A hot air balloon hovers at 92.4 m above the ground. The pilot drops a box over the edge of the basket. How fast does the person standing 10 m away, have to go to catch the box, before it hits the ground?

Answer 1

The person has to move at the speed of 2.30 m/s towards the dropping point to catch the box.

Step-by-step explanation:

Let t be the time taken by the box to reach the ground and v be the speed of the person on the ground standing 10 m away from the dropping

point.

As distance=(speed) x (time), so

`10=vt\cdots(i)`

Initially, the height of the box from the ground is 92.4 m.
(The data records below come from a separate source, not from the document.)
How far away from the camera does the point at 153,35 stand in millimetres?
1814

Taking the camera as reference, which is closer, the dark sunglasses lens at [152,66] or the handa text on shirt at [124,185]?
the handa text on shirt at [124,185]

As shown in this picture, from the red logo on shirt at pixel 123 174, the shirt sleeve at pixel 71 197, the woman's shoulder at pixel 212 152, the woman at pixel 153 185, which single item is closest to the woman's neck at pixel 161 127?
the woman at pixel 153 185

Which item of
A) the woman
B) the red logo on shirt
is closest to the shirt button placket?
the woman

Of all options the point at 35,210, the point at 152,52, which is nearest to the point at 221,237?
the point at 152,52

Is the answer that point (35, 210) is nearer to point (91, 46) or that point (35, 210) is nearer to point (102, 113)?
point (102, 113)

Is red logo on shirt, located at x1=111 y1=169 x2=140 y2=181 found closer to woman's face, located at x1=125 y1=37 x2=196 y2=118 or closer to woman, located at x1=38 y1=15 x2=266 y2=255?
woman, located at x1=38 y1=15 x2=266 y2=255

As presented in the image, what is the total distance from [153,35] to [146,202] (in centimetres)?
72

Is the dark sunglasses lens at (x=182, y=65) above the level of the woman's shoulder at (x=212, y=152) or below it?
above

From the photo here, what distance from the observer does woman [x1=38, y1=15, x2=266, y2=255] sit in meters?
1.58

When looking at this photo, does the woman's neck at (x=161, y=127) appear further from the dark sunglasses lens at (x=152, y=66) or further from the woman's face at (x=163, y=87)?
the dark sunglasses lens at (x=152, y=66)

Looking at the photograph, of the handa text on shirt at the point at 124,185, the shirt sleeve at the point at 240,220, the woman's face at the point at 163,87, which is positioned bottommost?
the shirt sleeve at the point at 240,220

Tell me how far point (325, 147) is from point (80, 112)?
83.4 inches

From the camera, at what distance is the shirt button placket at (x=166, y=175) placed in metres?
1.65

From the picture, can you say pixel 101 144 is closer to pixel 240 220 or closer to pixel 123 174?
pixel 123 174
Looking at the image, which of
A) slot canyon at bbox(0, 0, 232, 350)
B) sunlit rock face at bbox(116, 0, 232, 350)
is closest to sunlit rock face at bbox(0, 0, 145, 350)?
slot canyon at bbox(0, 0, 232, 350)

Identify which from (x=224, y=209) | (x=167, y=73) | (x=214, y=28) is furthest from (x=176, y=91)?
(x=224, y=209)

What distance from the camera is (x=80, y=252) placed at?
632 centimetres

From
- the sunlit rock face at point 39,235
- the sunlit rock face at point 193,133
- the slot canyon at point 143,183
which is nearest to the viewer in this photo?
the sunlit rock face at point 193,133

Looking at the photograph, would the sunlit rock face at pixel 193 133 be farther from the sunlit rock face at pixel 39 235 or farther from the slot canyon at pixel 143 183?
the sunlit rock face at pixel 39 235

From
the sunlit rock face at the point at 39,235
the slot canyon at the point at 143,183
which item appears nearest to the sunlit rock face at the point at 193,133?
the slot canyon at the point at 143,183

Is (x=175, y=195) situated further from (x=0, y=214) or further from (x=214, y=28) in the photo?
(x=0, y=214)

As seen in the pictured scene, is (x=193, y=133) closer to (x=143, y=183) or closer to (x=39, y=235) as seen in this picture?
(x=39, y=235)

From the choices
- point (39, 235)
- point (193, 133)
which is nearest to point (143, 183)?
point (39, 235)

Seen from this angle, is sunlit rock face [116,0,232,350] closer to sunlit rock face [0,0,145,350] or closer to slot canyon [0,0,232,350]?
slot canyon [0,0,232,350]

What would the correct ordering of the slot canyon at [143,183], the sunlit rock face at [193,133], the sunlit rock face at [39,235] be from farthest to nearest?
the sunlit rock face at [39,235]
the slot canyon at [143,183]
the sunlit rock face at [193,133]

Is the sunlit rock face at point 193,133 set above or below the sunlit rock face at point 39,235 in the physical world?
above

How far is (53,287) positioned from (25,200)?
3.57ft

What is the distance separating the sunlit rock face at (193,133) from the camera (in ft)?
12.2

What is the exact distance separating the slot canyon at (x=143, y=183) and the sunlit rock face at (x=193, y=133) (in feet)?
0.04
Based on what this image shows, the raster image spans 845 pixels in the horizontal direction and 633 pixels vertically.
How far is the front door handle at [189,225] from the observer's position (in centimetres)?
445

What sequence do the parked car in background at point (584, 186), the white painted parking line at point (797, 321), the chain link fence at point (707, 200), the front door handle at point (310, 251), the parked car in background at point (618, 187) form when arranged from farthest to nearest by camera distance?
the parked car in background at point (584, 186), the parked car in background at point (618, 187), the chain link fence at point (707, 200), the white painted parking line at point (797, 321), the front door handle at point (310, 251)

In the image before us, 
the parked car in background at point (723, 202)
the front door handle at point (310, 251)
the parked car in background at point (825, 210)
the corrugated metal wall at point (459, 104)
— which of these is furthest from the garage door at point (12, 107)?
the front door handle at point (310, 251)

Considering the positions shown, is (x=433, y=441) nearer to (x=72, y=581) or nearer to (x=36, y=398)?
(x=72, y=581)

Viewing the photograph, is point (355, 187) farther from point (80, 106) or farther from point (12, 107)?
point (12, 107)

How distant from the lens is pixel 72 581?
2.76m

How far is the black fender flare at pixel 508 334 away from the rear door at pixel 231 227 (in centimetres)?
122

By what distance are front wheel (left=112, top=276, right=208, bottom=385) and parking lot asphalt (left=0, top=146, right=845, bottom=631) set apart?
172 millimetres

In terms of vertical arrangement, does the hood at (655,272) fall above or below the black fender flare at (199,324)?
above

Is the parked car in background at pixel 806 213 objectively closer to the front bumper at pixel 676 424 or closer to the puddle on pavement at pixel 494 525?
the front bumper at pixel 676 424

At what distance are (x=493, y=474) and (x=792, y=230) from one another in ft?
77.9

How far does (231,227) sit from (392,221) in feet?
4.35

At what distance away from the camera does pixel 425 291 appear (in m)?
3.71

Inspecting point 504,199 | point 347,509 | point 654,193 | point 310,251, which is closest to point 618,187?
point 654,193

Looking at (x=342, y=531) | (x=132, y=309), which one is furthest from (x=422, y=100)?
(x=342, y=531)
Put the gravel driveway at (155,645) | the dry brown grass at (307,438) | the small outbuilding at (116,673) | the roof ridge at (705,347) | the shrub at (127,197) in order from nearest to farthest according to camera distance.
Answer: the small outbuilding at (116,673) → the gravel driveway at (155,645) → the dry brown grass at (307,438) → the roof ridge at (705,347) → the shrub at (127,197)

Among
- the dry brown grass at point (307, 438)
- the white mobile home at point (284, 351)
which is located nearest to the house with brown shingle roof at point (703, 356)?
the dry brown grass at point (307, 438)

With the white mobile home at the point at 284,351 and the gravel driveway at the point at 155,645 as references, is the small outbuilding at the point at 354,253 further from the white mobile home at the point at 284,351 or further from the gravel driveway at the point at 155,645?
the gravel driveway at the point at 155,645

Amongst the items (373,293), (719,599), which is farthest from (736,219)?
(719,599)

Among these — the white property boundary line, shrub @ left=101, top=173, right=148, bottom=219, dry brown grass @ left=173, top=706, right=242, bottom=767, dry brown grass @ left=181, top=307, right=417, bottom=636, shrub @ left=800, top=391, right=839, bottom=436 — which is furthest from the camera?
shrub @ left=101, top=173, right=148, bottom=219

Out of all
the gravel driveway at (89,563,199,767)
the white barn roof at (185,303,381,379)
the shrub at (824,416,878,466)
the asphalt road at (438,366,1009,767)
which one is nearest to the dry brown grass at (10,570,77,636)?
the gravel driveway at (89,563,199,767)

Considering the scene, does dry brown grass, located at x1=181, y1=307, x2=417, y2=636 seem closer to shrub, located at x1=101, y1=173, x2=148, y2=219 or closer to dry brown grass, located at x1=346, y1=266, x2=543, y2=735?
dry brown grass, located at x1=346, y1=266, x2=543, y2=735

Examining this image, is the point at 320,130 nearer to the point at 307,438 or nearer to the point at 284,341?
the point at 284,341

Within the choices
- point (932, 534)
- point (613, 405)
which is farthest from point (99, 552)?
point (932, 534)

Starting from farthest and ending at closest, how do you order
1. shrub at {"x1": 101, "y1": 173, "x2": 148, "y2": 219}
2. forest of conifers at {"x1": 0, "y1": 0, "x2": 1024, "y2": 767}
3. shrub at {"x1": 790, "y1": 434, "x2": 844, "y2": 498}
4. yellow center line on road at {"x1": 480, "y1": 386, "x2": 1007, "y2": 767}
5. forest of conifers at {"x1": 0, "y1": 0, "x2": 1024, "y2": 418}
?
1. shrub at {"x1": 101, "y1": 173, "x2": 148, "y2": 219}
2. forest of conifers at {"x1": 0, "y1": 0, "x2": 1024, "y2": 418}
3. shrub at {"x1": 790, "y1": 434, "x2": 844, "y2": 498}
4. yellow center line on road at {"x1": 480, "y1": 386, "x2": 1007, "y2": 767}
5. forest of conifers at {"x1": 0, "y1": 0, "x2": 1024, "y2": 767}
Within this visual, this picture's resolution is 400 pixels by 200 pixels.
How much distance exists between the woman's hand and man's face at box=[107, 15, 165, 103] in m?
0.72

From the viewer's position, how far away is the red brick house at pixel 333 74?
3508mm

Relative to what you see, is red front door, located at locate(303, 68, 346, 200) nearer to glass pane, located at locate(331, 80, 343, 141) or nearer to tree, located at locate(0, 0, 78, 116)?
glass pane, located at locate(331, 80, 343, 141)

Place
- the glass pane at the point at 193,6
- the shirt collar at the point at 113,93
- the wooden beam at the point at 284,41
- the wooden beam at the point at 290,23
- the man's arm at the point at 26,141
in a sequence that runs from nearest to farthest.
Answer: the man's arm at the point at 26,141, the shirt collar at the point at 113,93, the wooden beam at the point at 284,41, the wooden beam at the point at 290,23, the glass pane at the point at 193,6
So, the displacement, s, covered by the box when it reached the ground,

`s=92.4` m in the downward direction.

The gravitational force action of the box is also in the downward direction.

The initial velocity of the balloon, u=0.

According to the equation of motion,

`s=ut+\frac1 2 at^2`

where a is the acceleration, u is initial velocity and.

Here,
`a=g=9.81 m/s^2` (acceleration due to gravity) and s and a are having the same direction.

So, on putting the values in the equation, we have

`92.4=0*t+ \frac 1 2 (9.81)t^2`

`\Rightarrow t^2=(92.4* 2)/(9.81)`

`\Rightarrow t=\sqrt{(92.4* 2)/(9.81)}`

`\Rightarrow t=4.34` seconds.

So, the time available for the man on the ground to catch the bot is 4.34 seconds.

Now, from equation (i),

`10=v* 4.34`

`\Rightarrow v = 10/4.34`

`\Rightarrow v = 2.30` m/s.

Hence, the person has to move at the speed of 2.30 m/s towards the dropping point to catch the box.